STATED TASK:
Return each line of the data that contains the word "further". Treat uppercase and lowercase as different.

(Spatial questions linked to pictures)
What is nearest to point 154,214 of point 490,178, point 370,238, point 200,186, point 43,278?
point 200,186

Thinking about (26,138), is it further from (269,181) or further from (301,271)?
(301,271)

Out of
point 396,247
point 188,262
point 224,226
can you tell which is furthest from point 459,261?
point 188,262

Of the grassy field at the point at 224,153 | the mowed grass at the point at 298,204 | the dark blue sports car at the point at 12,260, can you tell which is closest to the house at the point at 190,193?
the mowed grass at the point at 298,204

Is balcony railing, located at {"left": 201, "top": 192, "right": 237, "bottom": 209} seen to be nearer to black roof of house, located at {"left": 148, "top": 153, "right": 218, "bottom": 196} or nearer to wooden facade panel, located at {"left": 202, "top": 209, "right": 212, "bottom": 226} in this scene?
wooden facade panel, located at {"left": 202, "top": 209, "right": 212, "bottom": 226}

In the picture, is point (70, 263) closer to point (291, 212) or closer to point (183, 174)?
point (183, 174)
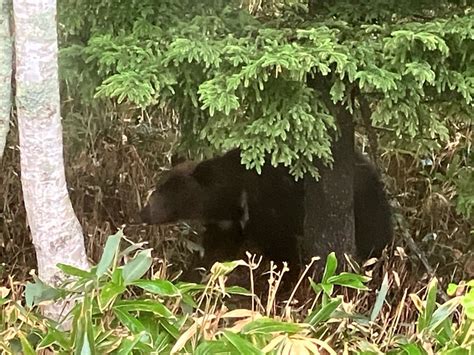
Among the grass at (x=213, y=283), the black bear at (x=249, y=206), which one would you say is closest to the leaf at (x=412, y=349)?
the grass at (x=213, y=283)

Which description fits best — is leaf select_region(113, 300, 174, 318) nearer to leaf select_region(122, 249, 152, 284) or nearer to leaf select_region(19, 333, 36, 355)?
leaf select_region(122, 249, 152, 284)

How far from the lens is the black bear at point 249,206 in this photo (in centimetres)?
211

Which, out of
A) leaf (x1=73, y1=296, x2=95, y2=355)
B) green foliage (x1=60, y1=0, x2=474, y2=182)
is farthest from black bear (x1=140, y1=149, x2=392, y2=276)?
leaf (x1=73, y1=296, x2=95, y2=355)

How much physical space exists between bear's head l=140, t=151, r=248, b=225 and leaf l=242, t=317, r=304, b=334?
1.03 meters

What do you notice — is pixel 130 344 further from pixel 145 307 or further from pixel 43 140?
pixel 43 140

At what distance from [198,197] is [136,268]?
103cm

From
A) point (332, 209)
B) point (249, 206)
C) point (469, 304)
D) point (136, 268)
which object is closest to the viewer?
point (469, 304)

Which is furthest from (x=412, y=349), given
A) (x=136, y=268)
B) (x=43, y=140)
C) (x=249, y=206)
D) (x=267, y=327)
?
(x=249, y=206)

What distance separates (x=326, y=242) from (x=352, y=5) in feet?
2.06

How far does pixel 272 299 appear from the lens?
1408mm

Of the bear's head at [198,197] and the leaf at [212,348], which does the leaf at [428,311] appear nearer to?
the leaf at [212,348]

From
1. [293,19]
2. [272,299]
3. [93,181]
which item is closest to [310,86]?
[293,19]

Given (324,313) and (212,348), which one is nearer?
(212,348)

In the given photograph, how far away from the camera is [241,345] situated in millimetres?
1151
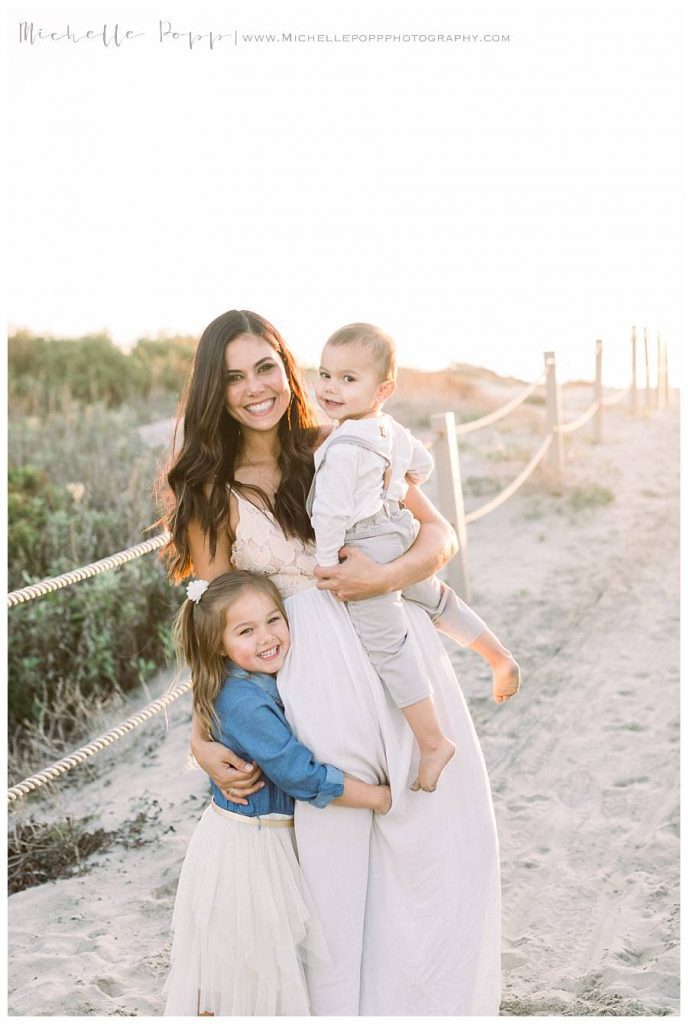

ANSWER:
Thinking about (26,138), is it further from (269,181) or further from (301,271)?
What do you notice — is pixel 130 344 further from pixel 145 307 or further from pixel 43 140?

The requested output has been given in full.